C'était donc mon voisin Wotan IV (que nous surnommions entre nous "Wotan en emporte le vent" parce
qu'il avait souvent des flatulences), un jeune dieu étranger, qui m'avait fait le coup des pirates vikings.
Je me drapais dans ma dignité et dans ma toge blanche, et me préparais à lui rabattre le caquet à
la première occasion. Qu'ils y reviennent, ses Vikings, je vais faire construire à mes peuples des ports
fortifiés à la Vauban... et rira bien qui rira le dernier.
Dans ma classe, nous avions tous des noms de dieux anciens suivi d'un chiffre car, il faut quand même l'avouer, dieu,
c'est un métier de pistonné. Il n'y a que les fils à papa de notre dimension qui ont les prérogatives
pour prendre un jour les manettes d'un monde de votre dimension. La première génération de dieux a
créé les grandes lignées et, depuis, c'est nous, leurs petits enfants, qui poursuivons l'héritage.
On n'en a pas souvent de nouveaux. Certes, par moment, il y a des dieux de sectes (laissez-moi rire, rien que des dieux de
pacotilles, rouge et or, avec des sermons qui ne riment même pas et des temples construits à la va comme je te
pousse) qui tentent de monter en grade et de créer leur propre lignée de dieux. Mais laissez-moi vous dire que
la barque est vraiment pleine, les portes ne sont plus du tout ouvertes, et il faut vraiment qu'un dieu de secte ait fait ses
preuves pour qu'on le laisse monter dans notre dimension pour construire sa dynastie.
Tous les jeunes dieux sont en rivalité. Mais il arrive que nous surpassions nos chamailleries d'écolier pour nouer
des alliances stratégiques. Chacun y trouve son compte. On s'échange alors des technologies comme on
s'échange des images, on se refile des tuyaux pour solidifier nos peuples comme on se confierait des secrets de
pétards.
Ainsi, je m'entendais très bien avec Quetzalcoalt 12, un Aztèque qui m'apprit à tailler les pointes
d'obsidienne. Mais quand je n'arrivais pas à me faire de copain, il m'arrivait aussi de surveiller les écrans de
mes voisins pour repérer leur manoeuvre militaire ou leur copier des idées d'invention auxquelles je n'avais point
songé.
Peu importe les moyens, il faut réussir ses examens de divinité.
Un examen ressemble un peu à un match de tennis. On joue en tournoi. Les peuples perdants sont progressivement
éliminés du monde Tournoi. Jusqu'à ce qu'il ne reste que deux grandes forces à survivre pour la
finale.
Je perdis dès les huitièmes de finale mon premier match divin, mais j'en tirais les leçons.
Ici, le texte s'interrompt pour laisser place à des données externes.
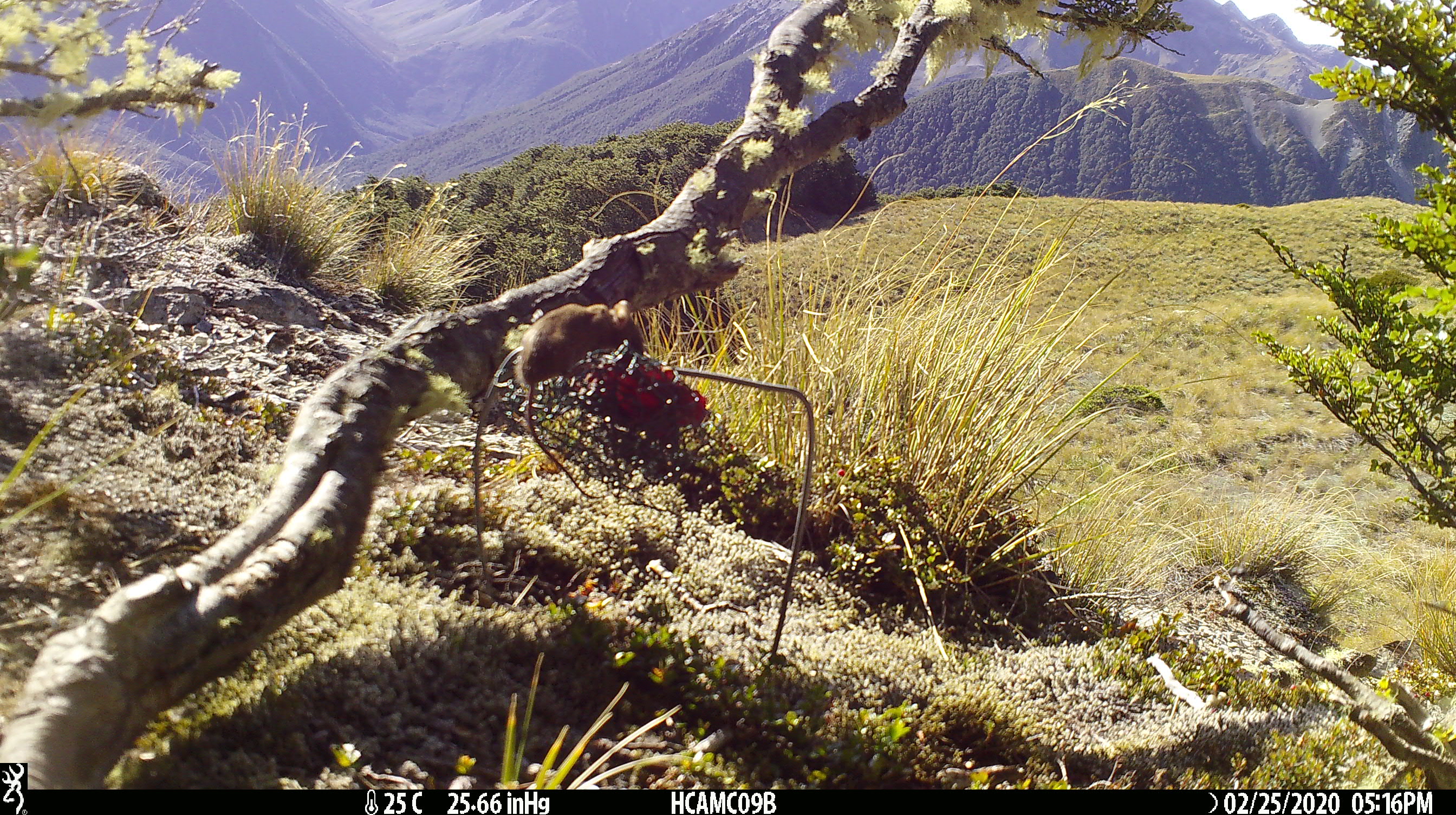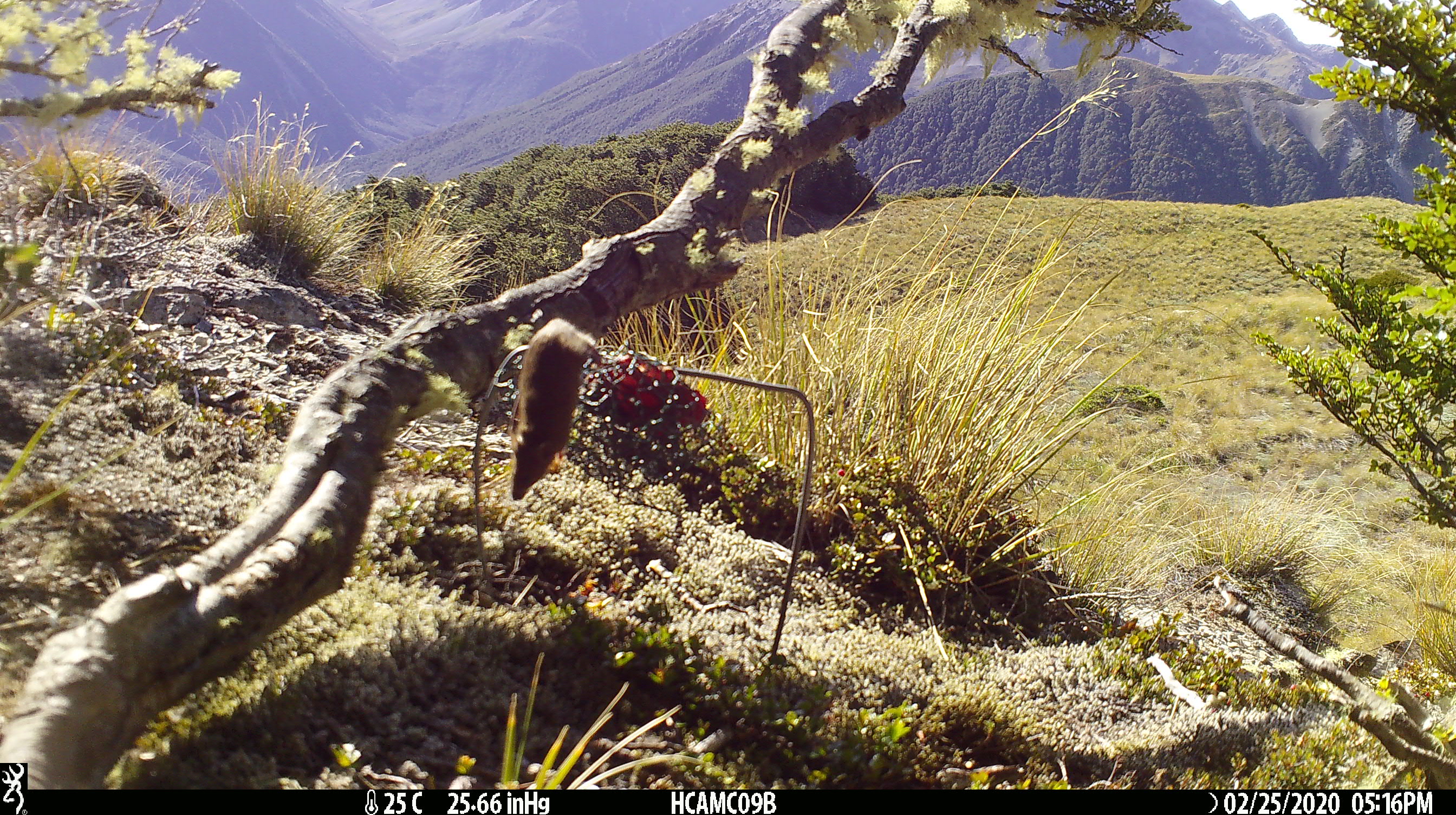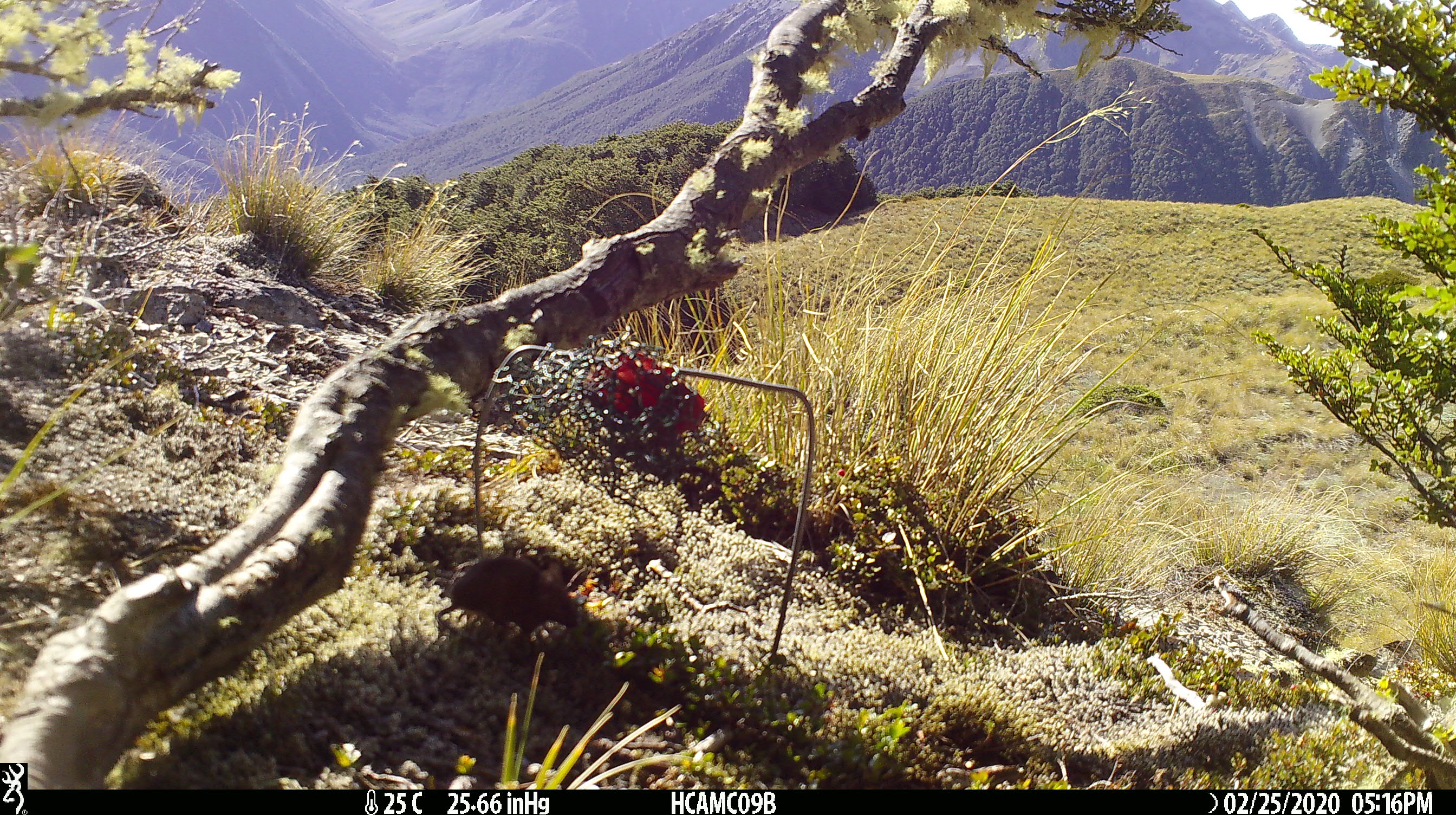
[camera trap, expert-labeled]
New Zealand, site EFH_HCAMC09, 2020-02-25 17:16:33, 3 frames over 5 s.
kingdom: Animalia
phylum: Chordata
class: Mammalia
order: Rodentia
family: Muridae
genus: Mus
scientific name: Mus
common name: mouse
Mouse (Mus).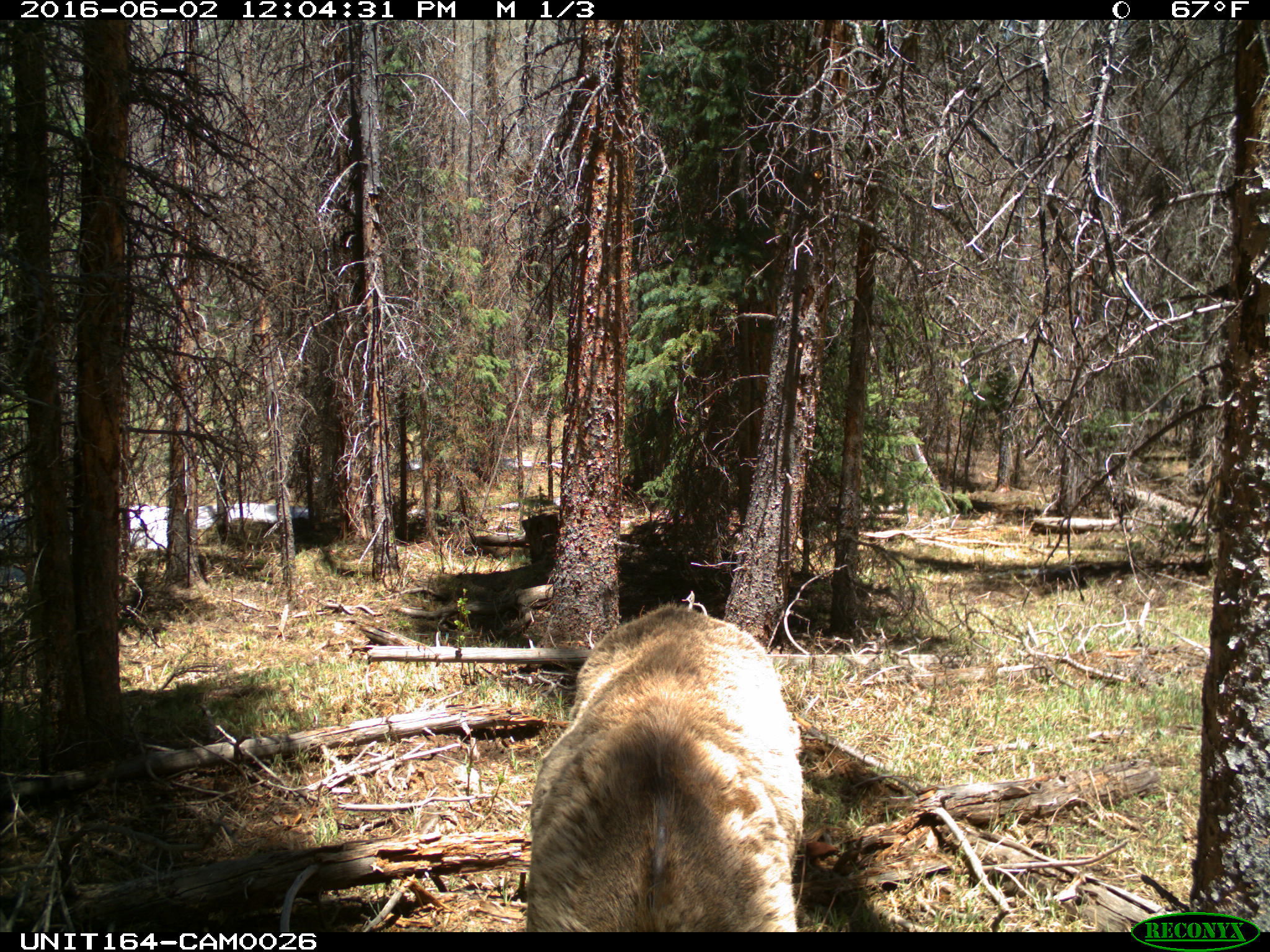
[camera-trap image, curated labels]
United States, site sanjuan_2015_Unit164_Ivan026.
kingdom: Animalia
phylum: Chordata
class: Mammalia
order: Artiodactyla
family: Cervidae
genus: Cervus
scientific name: Cervus elaphus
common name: red deer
Cervus elaphus (red deer).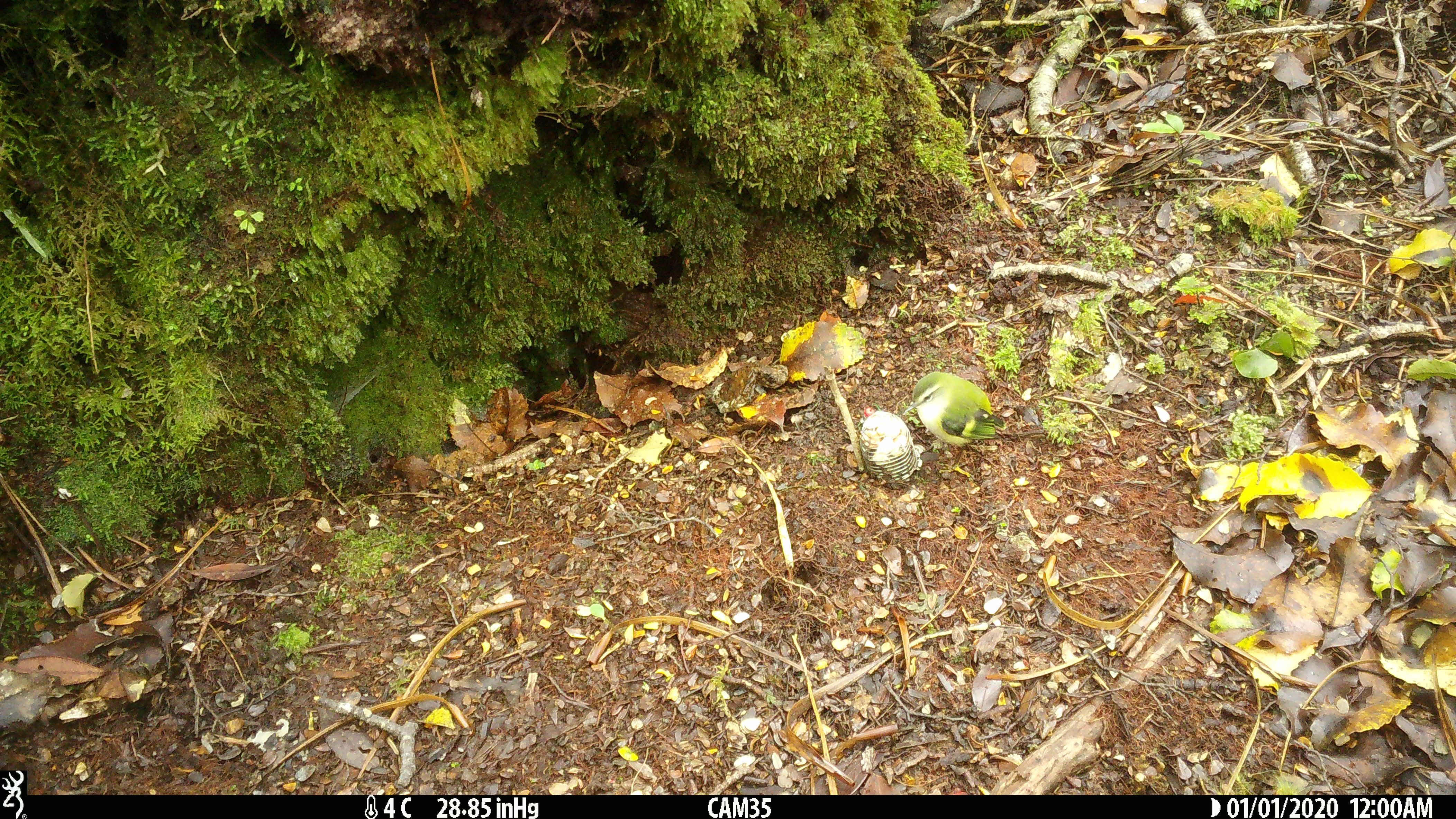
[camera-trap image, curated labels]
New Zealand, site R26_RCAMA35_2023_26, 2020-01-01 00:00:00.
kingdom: Animalia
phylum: Chordata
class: Aves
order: Passeriformes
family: Acanthisittidae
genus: Acanthisitta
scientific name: Acanthisitta chloris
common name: rifleman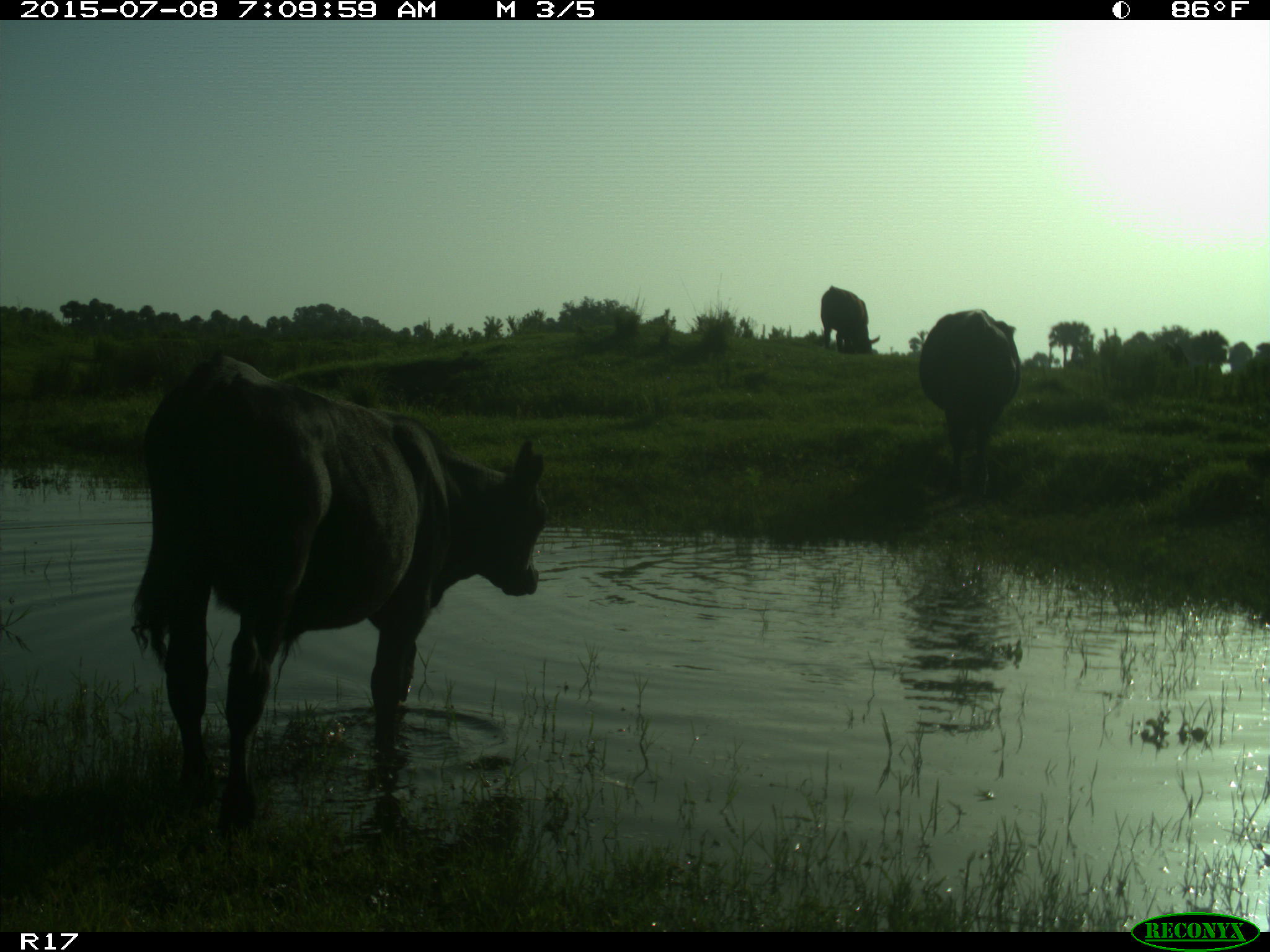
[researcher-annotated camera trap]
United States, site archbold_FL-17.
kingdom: Animalia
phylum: Chordata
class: Mammalia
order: Artiodactyla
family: Bovidae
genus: Bos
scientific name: Bos taurus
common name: domestic cow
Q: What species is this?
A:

Le second "peuple-exercice" que je gérai lors d'un examen fut un peuple au look égyptien. Des
gens très biens. Je leur envoyai Josué, qui leur fit le coup du rêve des vaches maigres et des vaches
grasses (le coup de Josué est un vieux truc du dieu Jehova mais on a le droit, en match de réutiliser des coups
connus). Les Egyptiens en déduisirent qu'il fallait construire des poteries et des jarres pour stocker les graines. Et mon
petit peuple put passer les hivers gourmands (comble du luxe : j'inventais même une fête où, durant une journée
entière, les gens s'empiffraient comme des gorets!). Ainsi, ils prolifèrent au-delà des fatidiques deux mille
premières années.
J'obtins aussi des buildings égyptiens, avec des sommets pyramidaux, des voitures égyptiennes très
colorées, tous les gadgets modernes des années deux mille, revus et corrigés par la civilisation
égyptienne. C'était très exotique. Je me permis même de lancer un trirème vers l'Ouest et
m'aperçus, non sans surprise, que "mon monde" était sphérique. On a beau être dieu,
on découvre parfois le monde à travers le regard de ses sujets. Je n'avais jamais vraiment examiné ma
planète et le fait que mes explorateurs reviennent sur leur rivage de départ me surprit et m'amusa.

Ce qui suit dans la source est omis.